=== LISTED RECORDS ===

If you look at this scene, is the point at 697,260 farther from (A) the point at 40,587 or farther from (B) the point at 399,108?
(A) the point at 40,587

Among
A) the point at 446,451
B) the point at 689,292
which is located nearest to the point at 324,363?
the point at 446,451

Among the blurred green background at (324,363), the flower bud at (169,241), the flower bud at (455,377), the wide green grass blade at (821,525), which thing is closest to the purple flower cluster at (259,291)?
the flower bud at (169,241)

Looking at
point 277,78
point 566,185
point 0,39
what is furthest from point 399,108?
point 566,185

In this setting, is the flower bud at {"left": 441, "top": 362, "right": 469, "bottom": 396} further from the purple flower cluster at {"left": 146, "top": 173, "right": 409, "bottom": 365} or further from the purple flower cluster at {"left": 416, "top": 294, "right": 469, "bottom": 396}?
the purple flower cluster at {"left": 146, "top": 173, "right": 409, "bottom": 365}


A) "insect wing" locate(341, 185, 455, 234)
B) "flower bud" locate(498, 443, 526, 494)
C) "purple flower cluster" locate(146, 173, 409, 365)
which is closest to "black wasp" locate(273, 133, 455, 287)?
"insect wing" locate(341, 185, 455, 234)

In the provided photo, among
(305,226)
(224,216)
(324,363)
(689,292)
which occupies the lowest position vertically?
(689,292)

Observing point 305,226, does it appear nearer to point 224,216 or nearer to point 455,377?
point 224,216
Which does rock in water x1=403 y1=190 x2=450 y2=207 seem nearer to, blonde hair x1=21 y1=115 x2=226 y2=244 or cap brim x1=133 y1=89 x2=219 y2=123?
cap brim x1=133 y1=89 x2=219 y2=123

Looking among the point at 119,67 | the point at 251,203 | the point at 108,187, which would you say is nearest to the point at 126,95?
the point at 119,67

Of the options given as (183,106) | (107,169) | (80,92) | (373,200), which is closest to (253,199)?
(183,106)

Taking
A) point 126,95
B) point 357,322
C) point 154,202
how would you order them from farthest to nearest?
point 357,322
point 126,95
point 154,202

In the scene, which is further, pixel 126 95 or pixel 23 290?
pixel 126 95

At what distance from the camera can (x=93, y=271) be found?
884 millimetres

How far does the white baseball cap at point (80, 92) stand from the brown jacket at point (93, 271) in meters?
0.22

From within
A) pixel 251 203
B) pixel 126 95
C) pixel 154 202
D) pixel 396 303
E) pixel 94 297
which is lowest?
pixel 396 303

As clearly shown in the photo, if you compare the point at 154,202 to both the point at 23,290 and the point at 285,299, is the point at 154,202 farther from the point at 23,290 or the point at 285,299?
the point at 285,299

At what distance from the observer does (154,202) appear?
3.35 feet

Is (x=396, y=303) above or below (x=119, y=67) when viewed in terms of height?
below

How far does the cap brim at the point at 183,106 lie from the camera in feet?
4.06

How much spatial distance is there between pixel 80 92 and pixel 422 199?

===

= EXERCISE DETAILS =
Copy out the lines of the listing above, starting with the line that contains "At what distance from the camera" and continuing through the final line of the listing.

= PROBLEM SOLUTION =
At what distance from the camera can (x=93, y=271) be found?
884 millimetres

How far does the white baseball cap at point (80, 92) stand from the brown jacket at point (93, 271) in meters?
0.22

From within
A) pixel 251 203
B) pixel 126 95
C) pixel 154 202
D) pixel 396 303
E) pixel 94 297
which is lowest?
pixel 396 303

As clearly shown in the photo, if you compare the point at 154,202 to both the point at 23,290 and the point at 285,299, is the point at 154,202 farther from the point at 23,290 or the point at 285,299?
the point at 285,299

At what distance from the observer does (154,202) appear?
3.35 feet

Is (x=396, y=303) above or below (x=119, y=67) when viewed in terms of height?
below

How far does the cap brim at the point at 183,106 lie from the camera in feet?
4.06

How much spatial distance is there between pixel 80 92 and pixel 422 199?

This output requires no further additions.